##### RECORDS FOR THE TASK

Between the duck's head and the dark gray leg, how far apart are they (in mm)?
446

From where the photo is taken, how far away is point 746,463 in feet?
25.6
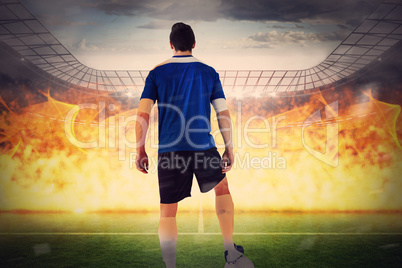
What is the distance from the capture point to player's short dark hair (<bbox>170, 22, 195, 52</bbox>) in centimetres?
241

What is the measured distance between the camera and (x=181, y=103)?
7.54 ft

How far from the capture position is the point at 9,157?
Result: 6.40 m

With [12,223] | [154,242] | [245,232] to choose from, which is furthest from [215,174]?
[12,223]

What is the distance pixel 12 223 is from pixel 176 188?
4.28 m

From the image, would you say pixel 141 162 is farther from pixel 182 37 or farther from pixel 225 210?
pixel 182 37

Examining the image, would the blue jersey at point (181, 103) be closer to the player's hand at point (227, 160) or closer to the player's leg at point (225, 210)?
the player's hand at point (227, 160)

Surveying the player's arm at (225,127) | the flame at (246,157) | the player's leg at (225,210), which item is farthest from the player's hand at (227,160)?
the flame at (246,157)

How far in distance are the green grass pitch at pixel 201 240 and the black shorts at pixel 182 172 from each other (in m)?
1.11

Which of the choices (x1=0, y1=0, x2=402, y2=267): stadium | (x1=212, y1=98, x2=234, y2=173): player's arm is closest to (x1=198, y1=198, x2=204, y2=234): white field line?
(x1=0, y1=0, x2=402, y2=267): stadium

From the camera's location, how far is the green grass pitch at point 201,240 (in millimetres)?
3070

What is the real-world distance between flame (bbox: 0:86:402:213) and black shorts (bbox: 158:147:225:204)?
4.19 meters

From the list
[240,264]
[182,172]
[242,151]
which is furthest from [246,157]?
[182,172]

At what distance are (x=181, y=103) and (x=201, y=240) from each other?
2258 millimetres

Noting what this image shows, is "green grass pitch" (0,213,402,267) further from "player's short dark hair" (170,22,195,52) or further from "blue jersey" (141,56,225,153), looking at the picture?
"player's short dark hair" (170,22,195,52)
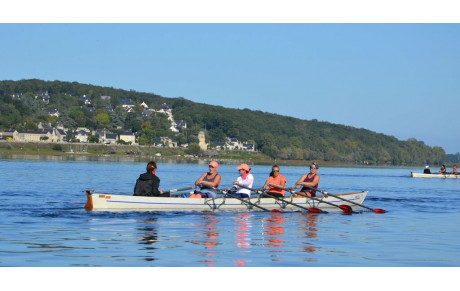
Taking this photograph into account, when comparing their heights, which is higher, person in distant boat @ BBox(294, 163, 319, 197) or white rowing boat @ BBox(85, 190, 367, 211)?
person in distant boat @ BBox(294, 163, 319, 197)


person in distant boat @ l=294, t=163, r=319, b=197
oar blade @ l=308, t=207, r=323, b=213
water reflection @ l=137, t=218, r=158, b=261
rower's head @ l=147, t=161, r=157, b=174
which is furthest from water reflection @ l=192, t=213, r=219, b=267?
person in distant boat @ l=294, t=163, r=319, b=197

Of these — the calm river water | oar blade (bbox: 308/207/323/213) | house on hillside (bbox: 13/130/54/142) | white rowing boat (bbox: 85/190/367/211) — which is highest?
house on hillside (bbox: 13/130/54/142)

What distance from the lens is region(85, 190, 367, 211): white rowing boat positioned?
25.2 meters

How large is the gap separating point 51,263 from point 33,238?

##########

■ REQUEST
Write out the data precisely as given, excluding the pictures.

■ FINISHED TASK
Between the duck's head and the dark gray leg, how far apart are they (in mm)?
446

From where the photo is taken, how far away is point 746,463 in feet?
25.6
What is the distance from the capture point to player's short dark hair (<bbox>170, 22, 195, 52</bbox>) in centimetres?
241

What is the measured distance between the camera and (x=181, y=103)?
7.54 ft

How far from the capture position is the point at 9,157?
Result: 6.40 m

With [12,223] | [154,242] | [245,232] to choose from, which is furthest from [215,174]?
[12,223]

What is the distance pixel 12 223 is from pixel 176 188?
4.28 m

From the image, would you say pixel 141 162 is farther from pixel 182 37 or farther from pixel 225 210?
pixel 182 37

Examining the image, would the blue jersey at point (181, 103) be closer to the player's hand at point (227, 160) or closer to the player's leg at point (225, 210)?
the player's hand at point (227, 160)

Surveying the player's arm at (225,127) | the flame at (246,157) | the player's leg at (225,210), which item is farthest from the player's hand at (227,160)?
the flame at (246,157)

How far in distance are the green grass pitch at pixel 201 240 and the black shorts at pixel 182 172 from each other (in m)?
1.11

Which of the choices (x1=0, y1=0, x2=402, y2=267): stadium | (x1=212, y1=98, x2=234, y2=173): player's arm is closest to (x1=198, y1=198, x2=204, y2=234): white field line?
(x1=0, y1=0, x2=402, y2=267): stadium

From the camera's location, how far is the green grass pitch at point 201,240 (in millimetres)?
3070

What is the real-world distance between flame (bbox: 0:86:402:213) and black shorts (bbox: 158:147:225:204)?
4.19 meters

From the list
[240,264]
[182,172]
[242,151]
which is furthest from [246,157]?
[182,172]

At what distance are (x=181, y=103) and (x=201, y=240) from each other?
2258 millimetres

Noting what this image shows, is "green grass pitch" (0,213,402,267) further from "player's short dark hair" (170,22,195,52) or further from "blue jersey" (141,56,225,153), looking at the picture?
"player's short dark hair" (170,22,195,52)
Taking this photograph into account, when comparing their heights, which is higher, person in distant boat @ BBox(294, 163, 319, 197) or white rowing boat @ BBox(85, 190, 367, 211)?
person in distant boat @ BBox(294, 163, 319, 197)


person in distant boat @ l=294, t=163, r=319, b=197
oar blade @ l=308, t=207, r=323, b=213
water reflection @ l=137, t=218, r=158, b=261
rower's head @ l=147, t=161, r=157, b=174
which is furthest from water reflection @ l=192, t=213, r=219, b=267?
person in distant boat @ l=294, t=163, r=319, b=197

Of these — the calm river water | oar blade (bbox: 308/207/323/213) | house on hillside (bbox: 13/130/54/142) | white rowing boat (bbox: 85/190/367/211) — which is highest?
house on hillside (bbox: 13/130/54/142)

What distance from the lens is region(85, 190, 367, 211): white rowing boat positioned?
25.2 meters

How large is the gap separating point 51,263 from point 33,238?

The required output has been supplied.